With a budget running into the tens of billions, at least, you would think the army would spring for comfortable travel buses to move soldiers from one fort to another. But no, there were about sixty of us crammed into a glorified school bus traveling from Fort Irwin, California to Fort Carson, Colorado. The best that can be said was that my tired comrades and I were on the very last leg of what had been a month and a half long field training exercise (FTX) at Fort Irwin involving the OPFOR (Opposing Forces) unit stationed at that god forsaking desert outpost.

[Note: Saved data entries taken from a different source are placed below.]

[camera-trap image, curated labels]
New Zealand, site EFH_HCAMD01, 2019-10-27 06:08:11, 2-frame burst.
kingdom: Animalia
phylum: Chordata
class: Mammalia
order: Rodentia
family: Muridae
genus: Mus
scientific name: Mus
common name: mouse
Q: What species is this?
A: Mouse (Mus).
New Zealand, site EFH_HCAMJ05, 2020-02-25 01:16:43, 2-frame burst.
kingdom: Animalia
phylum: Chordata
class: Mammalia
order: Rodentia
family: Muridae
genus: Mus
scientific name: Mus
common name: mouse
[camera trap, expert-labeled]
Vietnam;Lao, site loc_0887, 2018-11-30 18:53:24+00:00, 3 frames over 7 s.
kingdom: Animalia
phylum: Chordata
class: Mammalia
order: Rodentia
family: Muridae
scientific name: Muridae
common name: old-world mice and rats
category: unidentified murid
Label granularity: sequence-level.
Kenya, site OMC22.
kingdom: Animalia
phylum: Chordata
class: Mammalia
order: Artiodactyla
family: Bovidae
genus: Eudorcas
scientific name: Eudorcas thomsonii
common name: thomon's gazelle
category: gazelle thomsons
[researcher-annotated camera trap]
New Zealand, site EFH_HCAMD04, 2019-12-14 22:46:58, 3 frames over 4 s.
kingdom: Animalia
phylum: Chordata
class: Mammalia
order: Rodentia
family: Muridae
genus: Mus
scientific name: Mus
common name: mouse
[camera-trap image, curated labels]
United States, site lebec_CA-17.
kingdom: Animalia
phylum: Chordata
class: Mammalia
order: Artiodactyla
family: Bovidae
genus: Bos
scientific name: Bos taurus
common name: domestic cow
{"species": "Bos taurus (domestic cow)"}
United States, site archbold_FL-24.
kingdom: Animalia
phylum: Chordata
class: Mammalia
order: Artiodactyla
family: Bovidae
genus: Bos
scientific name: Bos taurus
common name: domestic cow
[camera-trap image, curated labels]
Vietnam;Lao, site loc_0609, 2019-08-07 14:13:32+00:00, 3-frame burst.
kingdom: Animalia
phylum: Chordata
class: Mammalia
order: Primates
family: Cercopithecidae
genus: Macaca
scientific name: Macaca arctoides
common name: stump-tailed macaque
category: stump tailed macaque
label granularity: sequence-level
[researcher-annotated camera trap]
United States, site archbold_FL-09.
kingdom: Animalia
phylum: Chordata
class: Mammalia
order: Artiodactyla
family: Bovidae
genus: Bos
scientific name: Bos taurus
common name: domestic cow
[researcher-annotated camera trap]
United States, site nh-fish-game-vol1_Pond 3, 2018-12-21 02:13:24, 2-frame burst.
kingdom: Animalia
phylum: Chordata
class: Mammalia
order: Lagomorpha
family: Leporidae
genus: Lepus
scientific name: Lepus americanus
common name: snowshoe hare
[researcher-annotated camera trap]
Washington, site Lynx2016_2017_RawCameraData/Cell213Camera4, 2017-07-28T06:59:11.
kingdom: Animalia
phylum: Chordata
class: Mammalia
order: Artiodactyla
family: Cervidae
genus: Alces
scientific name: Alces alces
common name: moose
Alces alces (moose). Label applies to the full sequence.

See, this was the late 1980's when the United States and NATO still worried the Soviet Union and the satellite nations of the Warsaw Pack would invade Western Europe in an effort to bring down the free world. So several years before the big shiny star wearing boys inhabiting the Five Sided Funny Farm (Pentagon) decided to make the 177th Armored Brigade stand in for the commie bastards by having them go against other army units using Soviet tactics and vehicles modified to look like the enemy. And the best place to pursue these war games was a dusty, semi-forgotten post out in the Mojave Desert, Fort Irwin. The best way to describe the Fort Irwin National Training Center (generally called NTC) is that its isolation and open spaces would allow a degree of realism that would difficult to get anywhere else.
So for years poor suckers like me would be loaded on buses and planes, if they were far enough away, and sent to NTC to have their asses thoroughly waxed by the OPFOR in the hopes that if the balloon ever went up we make the Soviets regret being born. Truth be told, while I shudder at the idea of having to go through that bullshit again, for the twenty-something version of myself back then playing combat soldier was fun. Another part of these deployments I did enjoy was being able to see the brilliance of the Milky Way at night since we were so far away from any major city lights.
So after what felt like an eternity living in sand, eating MRE's, and trying to avoid the irate wildlife like coyotes and snakes my unit was on the road again heading home. One particular trip had us leaving NTC late in the evening taking a route that would have us drive partially through Nevada. As the hours passed, we left all signs of civilization behind us and hit a stretch of road that would have been perfect for an X-Files episode or any other show involving UFO's and those little gray aliens.
Being glorified school buses there were no reading lights nor televisions so once the sun went down we all pretty much passed out. Except me, I was dealing with a minor knee injury that made sleeping difficult so I just zoned in and out enjoying the quiet. I don't remember the scenery outside the bus but given that we were in southern California the one thing I can say for certain was that desolate and dark would be the best description.
It was after midnight when we moved into an area with hills and we began shifting in our seats as the bus driver made his adjustments to stay on the road. While the swaying was minor it was really bothering my knee, so I was fully awake when we suddenly came upon something we didn't expect to see. One minute we're on an empty road in near pitch-black darkness and the next there is a blinding light ahead of us. This of course woke everyone up and after our eyes adjusted we were able to see what was a casino resort just across the Nevada state line.
After weeks living in the desert like monks this outpost of obvious gambling decadence and carnal sin about drove my fellow twenty-somethings and myself crazy. The parking lot was full of high class sports cars and as we passed the main building there were dozens of hot women outside dressed in tight, skimpy attire. Thinking about it now, it's a testament to our discipline and dedication as soldiers that we didn't mutiny, take control of the bus, and head straight to the casino's front door. Frankly, I'm surprised no one simply opened the two emergency doors on the bus and jumped out.
As the casino receded behind us we all calmed down and dozed back off to sleep. The lights of the casino stayed visible for far longer than seemed reasonable but steadily dwindled as our distance increased. Still nursing my knee, I watched it until it was no more than a bright star on the horizon.
The next morning my fellow soldiers and I all talked as if the casino was a mutual dream. As if our pent up desires all mashed together and created a place where our fantasies became real. That was decades ago with me now a totally different person. I have absolutely no desire to visit any casino, and being married and in my fifties makes any fantasies of young gorgeous women in tight, skimpy attire utterly ridiculous. But I've got to admit every time I hear the song Hotel California by the Eagles I feel a little of that ancient energy of a younger man.